-- Begin --

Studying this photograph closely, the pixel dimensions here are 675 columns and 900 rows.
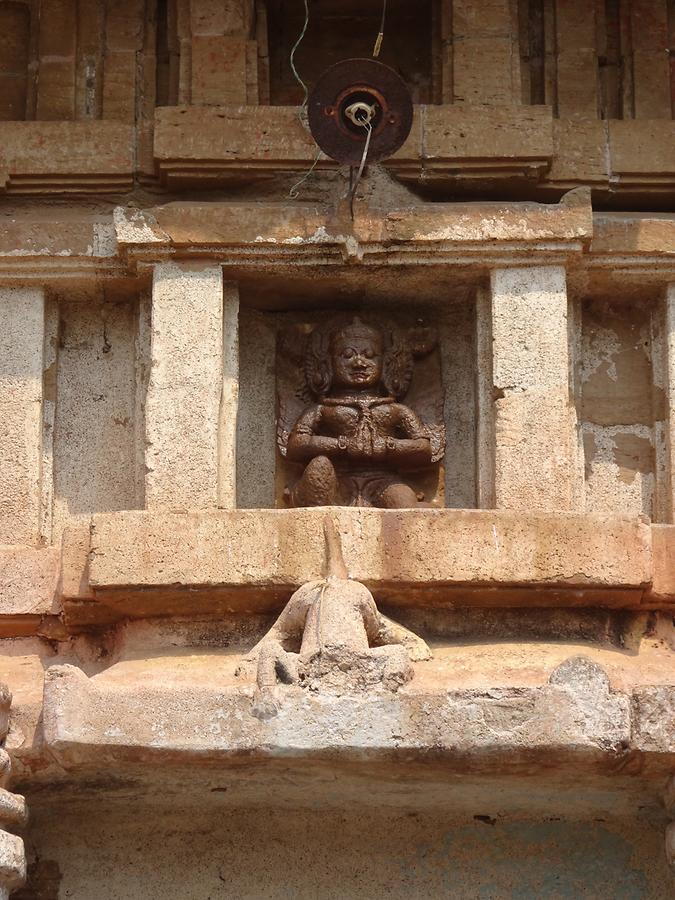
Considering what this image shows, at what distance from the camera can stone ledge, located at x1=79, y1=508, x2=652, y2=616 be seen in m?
7.29

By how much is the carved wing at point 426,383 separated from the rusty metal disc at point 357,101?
89 centimetres

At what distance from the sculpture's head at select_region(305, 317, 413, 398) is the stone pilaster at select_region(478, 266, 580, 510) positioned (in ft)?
1.31

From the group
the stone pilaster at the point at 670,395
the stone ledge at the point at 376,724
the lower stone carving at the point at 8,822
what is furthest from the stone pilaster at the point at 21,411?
the stone pilaster at the point at 670,395

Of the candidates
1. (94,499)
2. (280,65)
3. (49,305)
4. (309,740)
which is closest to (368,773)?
(309,740)

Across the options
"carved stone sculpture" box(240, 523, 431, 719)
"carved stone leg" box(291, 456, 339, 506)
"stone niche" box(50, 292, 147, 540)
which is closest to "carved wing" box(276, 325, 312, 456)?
"carved stone leg" box(291, 456, 339, 506)

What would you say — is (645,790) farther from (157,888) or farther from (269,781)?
(157,888)

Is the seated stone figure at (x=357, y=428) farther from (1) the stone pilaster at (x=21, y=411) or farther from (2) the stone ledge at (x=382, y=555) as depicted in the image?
(1) the stone pilaster at (x=21, y=411)

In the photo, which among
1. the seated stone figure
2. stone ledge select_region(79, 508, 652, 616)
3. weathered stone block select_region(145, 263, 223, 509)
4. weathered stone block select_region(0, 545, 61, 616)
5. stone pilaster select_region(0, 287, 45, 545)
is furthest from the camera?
the seated stone figure

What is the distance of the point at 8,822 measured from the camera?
6.92 m

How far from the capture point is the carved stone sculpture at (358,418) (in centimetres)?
799

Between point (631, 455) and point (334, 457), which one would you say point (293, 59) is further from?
point (631, 455)

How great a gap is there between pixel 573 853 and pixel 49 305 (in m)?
3.08

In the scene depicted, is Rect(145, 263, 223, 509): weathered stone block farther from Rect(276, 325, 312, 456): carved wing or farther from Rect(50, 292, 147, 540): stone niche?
Rect(276, 325, 312, 456): carved wing

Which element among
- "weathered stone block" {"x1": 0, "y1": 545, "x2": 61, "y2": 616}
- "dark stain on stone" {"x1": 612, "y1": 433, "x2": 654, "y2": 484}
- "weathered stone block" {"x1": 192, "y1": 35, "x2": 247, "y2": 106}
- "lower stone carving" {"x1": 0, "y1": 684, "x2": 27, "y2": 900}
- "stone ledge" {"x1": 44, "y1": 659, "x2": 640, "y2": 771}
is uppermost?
"weathered stone block" {"x1": 192, "y1": 35, "x2": 247, "y2": 106}
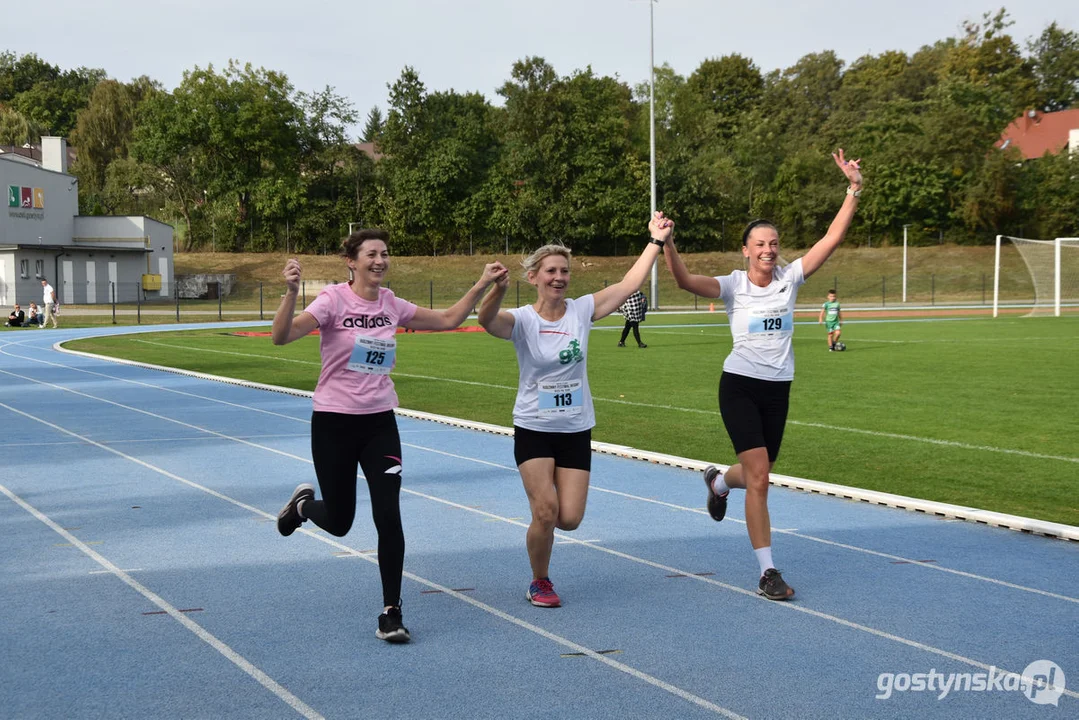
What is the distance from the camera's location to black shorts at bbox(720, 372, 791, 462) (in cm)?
623

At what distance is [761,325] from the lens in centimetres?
638

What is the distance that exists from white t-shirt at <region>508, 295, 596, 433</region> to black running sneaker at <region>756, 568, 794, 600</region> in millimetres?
1261

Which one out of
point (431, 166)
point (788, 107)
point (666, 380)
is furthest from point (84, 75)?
point (666, 380)

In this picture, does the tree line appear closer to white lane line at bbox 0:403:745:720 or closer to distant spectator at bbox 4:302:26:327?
distant spectator at bbox 4:302:26:327

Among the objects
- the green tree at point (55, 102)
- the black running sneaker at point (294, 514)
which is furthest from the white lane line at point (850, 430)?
the green tree at point (55, 102)

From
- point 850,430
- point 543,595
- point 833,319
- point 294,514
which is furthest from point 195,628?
point 833,319

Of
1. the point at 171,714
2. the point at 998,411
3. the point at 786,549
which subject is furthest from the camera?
the point at 998,411

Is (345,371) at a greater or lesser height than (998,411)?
greater

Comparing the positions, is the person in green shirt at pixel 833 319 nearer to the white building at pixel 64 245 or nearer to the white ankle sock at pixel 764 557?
the white ankle sock at pixel 764 557

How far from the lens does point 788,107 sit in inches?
3967

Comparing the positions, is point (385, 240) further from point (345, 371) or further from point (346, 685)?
point (346, 685)

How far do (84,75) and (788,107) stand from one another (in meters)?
67.7

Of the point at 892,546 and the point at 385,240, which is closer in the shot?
the point at 385,240

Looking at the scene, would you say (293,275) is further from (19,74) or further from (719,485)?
(19,74)
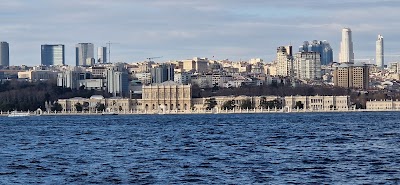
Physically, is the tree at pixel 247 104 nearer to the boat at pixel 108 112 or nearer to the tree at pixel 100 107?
the boat at pixel 108 112

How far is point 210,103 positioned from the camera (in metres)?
156

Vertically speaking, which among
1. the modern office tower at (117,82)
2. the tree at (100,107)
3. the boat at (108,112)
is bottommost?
the boat at (108,112)

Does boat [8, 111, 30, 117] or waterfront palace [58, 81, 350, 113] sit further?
waterfront palace [58, 81, 350, 113]

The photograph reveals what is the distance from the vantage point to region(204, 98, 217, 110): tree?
15565 cm

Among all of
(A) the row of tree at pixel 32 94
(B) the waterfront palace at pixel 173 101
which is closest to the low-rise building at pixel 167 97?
(B) the waterfront palace at pixel 173 101

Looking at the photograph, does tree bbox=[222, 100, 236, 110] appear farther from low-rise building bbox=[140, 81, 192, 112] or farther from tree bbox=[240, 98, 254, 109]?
low-rise building bbox=[140, 81, 192, 112]

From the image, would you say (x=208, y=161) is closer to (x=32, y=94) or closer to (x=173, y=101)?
(x=173, y=101)

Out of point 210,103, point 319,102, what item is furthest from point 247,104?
point 319,102

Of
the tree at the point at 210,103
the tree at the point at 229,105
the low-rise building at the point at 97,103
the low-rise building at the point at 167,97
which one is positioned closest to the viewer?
the tree at the point at 229,105

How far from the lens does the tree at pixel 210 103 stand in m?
156

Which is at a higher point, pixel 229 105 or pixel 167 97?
pixel 167 97

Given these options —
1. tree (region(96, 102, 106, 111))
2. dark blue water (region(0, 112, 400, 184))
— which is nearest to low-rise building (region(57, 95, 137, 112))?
tree (region(96, 102, 106, 111))

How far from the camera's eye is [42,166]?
3397 cm

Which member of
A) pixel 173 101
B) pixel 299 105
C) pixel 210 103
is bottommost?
pixel 299 105
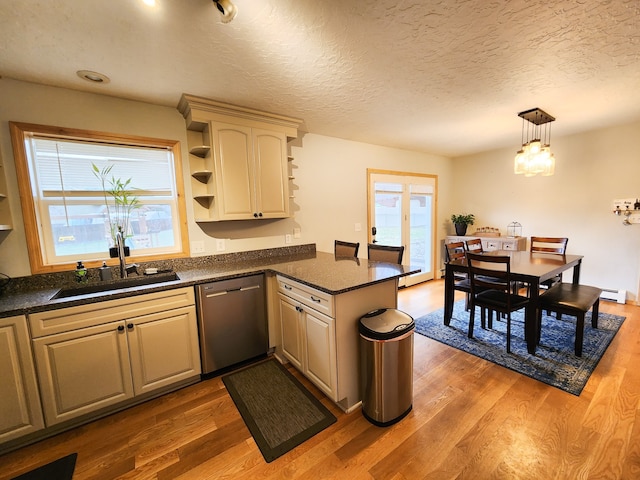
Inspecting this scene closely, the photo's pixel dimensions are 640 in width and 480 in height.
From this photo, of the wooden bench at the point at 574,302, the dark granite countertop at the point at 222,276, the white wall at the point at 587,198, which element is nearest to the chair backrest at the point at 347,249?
the dark granite countertop at the point at 222,276

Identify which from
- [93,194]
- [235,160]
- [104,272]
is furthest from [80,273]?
[235,160]

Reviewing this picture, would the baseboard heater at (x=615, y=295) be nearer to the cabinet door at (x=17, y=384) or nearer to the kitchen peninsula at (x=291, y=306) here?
the kitchen peninsula at (x=291, y=306)

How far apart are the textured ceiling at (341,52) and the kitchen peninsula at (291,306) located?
149 cm

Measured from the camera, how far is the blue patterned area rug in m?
2.16

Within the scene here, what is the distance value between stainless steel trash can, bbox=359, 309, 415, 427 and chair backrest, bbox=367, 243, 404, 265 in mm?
740

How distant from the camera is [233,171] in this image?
251 centimetres

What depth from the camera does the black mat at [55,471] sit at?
56.9 inches

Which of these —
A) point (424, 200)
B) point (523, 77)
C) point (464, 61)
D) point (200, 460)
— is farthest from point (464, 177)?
point (200, 460)

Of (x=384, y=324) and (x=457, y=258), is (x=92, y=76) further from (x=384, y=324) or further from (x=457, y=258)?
(x=457, y=258)

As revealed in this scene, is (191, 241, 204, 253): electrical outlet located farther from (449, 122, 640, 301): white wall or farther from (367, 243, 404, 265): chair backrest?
(449, 122, 640, 301): white wall

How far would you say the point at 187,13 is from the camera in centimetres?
134

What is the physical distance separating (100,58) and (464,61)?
2.42 m

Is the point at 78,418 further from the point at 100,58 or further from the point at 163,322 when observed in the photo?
the point at 100,58

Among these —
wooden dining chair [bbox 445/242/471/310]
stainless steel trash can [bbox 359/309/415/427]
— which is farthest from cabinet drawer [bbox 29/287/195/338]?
wooden dining chair [bbox 445/242/471/310]
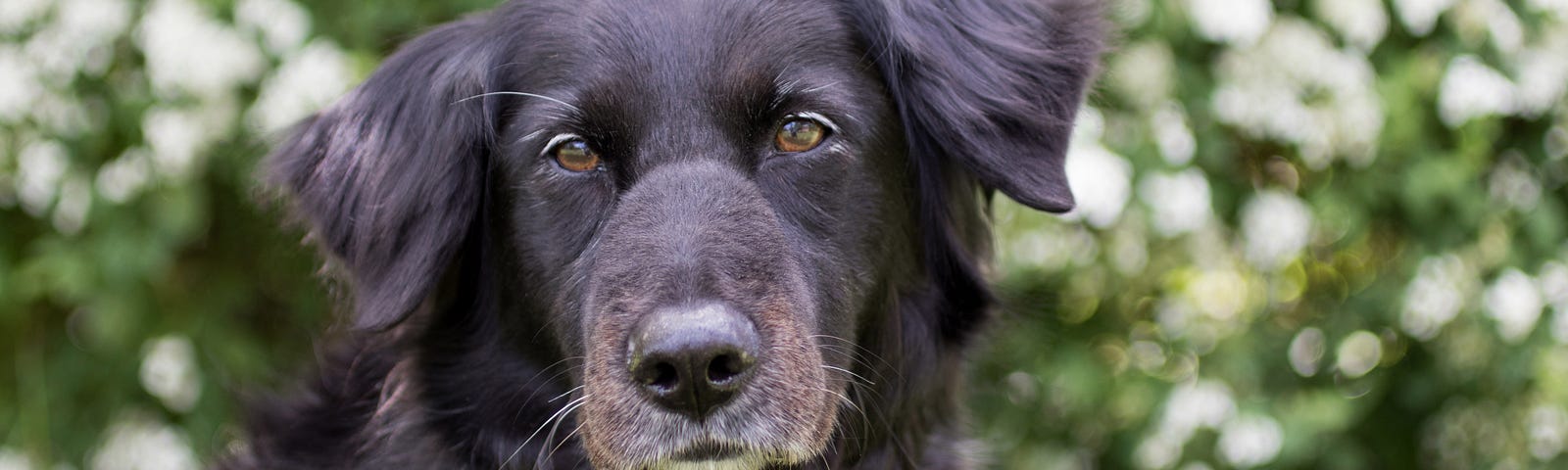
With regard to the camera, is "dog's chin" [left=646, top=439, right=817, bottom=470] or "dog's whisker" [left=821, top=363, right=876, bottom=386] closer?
"dog's chin" [left=646, top=439, right=817, bottom=470]

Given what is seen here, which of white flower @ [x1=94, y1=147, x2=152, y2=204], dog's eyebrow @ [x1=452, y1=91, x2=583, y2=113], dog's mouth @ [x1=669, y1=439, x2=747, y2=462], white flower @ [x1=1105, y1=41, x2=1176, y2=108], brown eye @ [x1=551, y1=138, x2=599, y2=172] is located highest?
white flower @ [x1=1105, y1=41, x2=1176, y2=108]

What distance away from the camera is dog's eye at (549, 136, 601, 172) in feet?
9.10

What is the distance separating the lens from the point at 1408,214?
4629 mm

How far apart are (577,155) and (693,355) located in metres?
0.56

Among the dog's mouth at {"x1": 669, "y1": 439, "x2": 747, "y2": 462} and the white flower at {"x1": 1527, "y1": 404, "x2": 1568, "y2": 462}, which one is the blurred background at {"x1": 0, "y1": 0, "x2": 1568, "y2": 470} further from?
the dog's mouth at {"x1": 669, "y1": 439, "x2": 747, "y2": 462}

-- End --

DESCRIPTION OF THE TASK –
From the line containing "What distance away" through the closing line of the material above, return every line exactly and omit all others.

EXPECTED OUTPUT –
What distance away from the camera is dog's eye at (549, 136, 601, 172) in feet?
9.10

What is the distance separating the lens from the point at 1408,214?
4629 mm

How far apart are (577,155) and (693,355) located in metres?
0.56

Among the dog's mouth at {"x1": 669, "y1": 439, "x2": 747, "y2": 462} and the white flower at {"x1": 1527, "y1": 404, "x2": 1568, "y2": 462}, which one is the blurred background at {"x1": 0, "y1": 0, "x2": 1568, "y2": 470} further from?
the dog's mouth at {"x1": 669, "y1": 439, "x2": 747, "y2": 462}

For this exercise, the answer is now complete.